The memory 902 may be, but is not limited to, a read-only memory (ROM) or other type of static storage device that may store static information and instructions, a Random Access Memory (RAM) or other type of dynamic storage device that may store information and instructions, an electrically erasable programmable read-only memory (EEPROM), a compact disk read-only memory (CD-ROM) or other optical disk storage, optical disk storage (including compact disk, laser disk, optical disk, digital versatile disk, blu-ray disk, etc.), magnetic disk storage media or other magnetic storage devices, or any other medium that can be used to carry or store desired program code in the form of instructions or data structures and that can be accessed by a computer. The memory 902 may be separate and coupled to the processor 901 by a bus 904. The memory 902 may also be integrated with the processor 901.
As shown in fig. 9, the prediction device of performance data may further comprise a communication interface 903, wherein the processor 901, the memory 902, and the communication interface 903 may be coupled to each other, for example, via a bus 904. The communication interface 903 is used for information interaction with other devices, for example, information interaction between a prediction device supporting performance data and other devices.
It is noted that the device configuration shown in fig. 9 does not constitute a limitation of the predictive device of performance data, which may include more or less components than those shown in fig. 9, or some components in combination, or a different arrangement of components than those shown in fig. 9.
In actual implementation, the functions implemented by the processing module 802 can be implemented by the processor 901 shown in fig. 9 calling the program code in the memory 902.
The present application also provides a computer-readable storage medium having instructions stored thereon, which, when executed by a processor of a computer device, enable the computer to perform the prediction method of performance data provided by the above-described illustrative embodiments. For example, the computer-readable storage medium may be a memory 902 comprising instructions executable by a processor 901 of a computer device to perform the above-described method. Alternatively, the computer readable storage medium may be a non-transitory computer readable storage medium, for example, the non-transitory computer readable storage medium may be a ROM, a RAM, a CD-ROM, a magnetic tape, a floppy disk, an optical data storage device, and the like.
Fig. 10 schematically illustrates a conceptual partial view of a computer program product comprising a computer program for executing a computer process on a computing device provided by an embodiment of the application.
In one embodiment, a computer program product is provided using signal bearing medium 1000. The signal bearing medium 1000 may include one or more program instructions that, when executed by one or more processors, may provide the functions or portions of the functions described above with respect to fig. 2, 3, 5, and 7. Thus, for example, referring to the embodiment shown in FIG. 2, one or more features of S201-S202 may be undertaken by one or more instructions associated with the signal bearing medium 1000. Further, the program instructions in FIG. 10 also describe example instructions.

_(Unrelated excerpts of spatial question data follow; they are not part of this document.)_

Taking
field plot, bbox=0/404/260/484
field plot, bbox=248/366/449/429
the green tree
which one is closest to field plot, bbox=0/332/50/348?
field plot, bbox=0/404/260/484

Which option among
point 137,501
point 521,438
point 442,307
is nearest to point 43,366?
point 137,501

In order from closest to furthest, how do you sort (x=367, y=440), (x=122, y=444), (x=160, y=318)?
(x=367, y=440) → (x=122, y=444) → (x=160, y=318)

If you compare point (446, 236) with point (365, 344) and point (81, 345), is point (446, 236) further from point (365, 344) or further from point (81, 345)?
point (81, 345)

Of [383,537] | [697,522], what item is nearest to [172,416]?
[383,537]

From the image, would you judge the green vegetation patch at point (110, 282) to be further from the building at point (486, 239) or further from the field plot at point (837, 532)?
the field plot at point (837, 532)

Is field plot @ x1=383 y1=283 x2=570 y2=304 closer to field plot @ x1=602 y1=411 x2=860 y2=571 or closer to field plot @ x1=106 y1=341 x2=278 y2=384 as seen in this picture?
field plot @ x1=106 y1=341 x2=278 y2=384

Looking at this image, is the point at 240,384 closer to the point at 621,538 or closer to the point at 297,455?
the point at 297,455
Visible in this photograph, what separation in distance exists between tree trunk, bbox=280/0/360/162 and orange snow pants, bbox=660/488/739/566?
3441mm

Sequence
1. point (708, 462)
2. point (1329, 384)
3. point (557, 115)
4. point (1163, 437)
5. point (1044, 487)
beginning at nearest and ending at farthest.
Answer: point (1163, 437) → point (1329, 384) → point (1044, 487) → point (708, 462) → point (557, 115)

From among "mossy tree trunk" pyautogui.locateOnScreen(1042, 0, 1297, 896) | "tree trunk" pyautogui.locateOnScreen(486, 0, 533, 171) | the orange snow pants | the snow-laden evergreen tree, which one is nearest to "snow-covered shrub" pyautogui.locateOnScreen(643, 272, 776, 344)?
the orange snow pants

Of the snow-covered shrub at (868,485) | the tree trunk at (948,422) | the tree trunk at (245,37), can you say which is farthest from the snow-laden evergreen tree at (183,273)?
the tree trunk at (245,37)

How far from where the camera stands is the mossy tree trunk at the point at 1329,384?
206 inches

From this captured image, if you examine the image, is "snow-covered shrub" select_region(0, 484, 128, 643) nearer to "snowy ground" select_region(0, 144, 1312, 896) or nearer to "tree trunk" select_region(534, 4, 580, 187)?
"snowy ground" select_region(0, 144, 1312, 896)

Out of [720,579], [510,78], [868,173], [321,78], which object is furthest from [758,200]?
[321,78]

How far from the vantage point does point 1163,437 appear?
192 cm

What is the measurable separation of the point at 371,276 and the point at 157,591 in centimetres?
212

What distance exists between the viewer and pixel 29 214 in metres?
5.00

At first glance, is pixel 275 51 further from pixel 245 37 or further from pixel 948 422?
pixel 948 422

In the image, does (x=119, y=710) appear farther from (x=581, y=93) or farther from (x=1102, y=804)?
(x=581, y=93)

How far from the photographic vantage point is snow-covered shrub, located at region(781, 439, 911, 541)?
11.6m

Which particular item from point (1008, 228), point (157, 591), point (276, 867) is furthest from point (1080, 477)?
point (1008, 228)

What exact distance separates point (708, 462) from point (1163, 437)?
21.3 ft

In some examples, signal bearing medium 1000 may comprise a computer readable medium 1001 such as, but not limited to, a hard disk drive, a Compact Disc (CD), a Digital Video Disc (DVD), a digital tape, a memory, a read-only memory (ROM), a Random Access Memory (RAM), or the like.

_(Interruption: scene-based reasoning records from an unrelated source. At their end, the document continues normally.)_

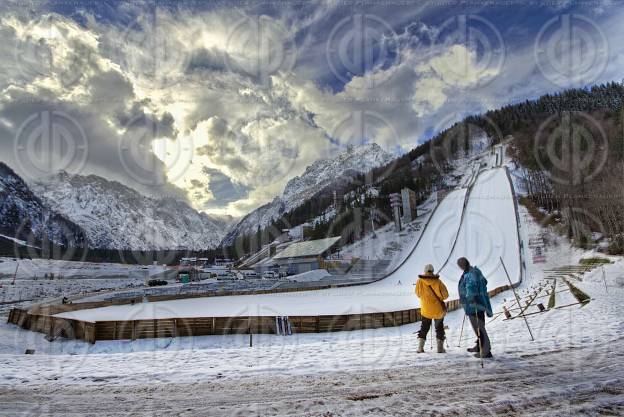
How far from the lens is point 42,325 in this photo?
1739 centimetres

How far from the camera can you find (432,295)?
8008 mm

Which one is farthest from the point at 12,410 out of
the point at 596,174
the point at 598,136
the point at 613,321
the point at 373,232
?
the point at 598,136

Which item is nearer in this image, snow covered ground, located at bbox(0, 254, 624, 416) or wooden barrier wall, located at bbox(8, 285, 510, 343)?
snow covered ground, located at bbox(0, 254, 624, 416)

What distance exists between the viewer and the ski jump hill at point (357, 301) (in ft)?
49.0

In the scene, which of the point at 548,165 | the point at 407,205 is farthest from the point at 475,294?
the point at 548,165

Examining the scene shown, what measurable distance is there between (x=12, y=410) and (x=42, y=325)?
15590mm

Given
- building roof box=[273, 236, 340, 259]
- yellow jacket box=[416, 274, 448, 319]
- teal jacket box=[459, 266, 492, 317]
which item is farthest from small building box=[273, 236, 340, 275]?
teal jacket box=[459, 266, 492, 317]

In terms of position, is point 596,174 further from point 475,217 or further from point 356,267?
point 356,267

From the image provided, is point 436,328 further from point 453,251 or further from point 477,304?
point 453,251

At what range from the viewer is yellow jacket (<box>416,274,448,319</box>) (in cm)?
798

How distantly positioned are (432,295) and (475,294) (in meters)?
0.89

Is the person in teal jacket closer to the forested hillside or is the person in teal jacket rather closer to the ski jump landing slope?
the ski jump landing slope

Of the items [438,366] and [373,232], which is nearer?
[438,366]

In some implementations, the signal bearing medium 1000 may comprise a computer recordable medium 1002 such as, but not limited to, a memory, a read/write (R/W) CD, a R/W DVD, and the like.
In some implementations, the signal bearing medium 1000 may include a communication medium 1003 such as, but not limited to, a digital and/or analog communication medium (e.g., a fiber optic cable, a waveguide, a wired communications link, a wireless communication link, etc.).
The signal bearing medium 1000 may be conveyed by a wireless form of communication medium 1003. The one or more program instructions may be, for example, computer-executable instructions or logic-implemented instructions.
In some examples, a predictive device of performance data, such as described with respect to fig. 8, may be configured to provide various operations, functions, or actions in response to one or more program instructions via the computer-readable medium 1001, the computer-recordable medium 1002, and/or the communication medium 1003.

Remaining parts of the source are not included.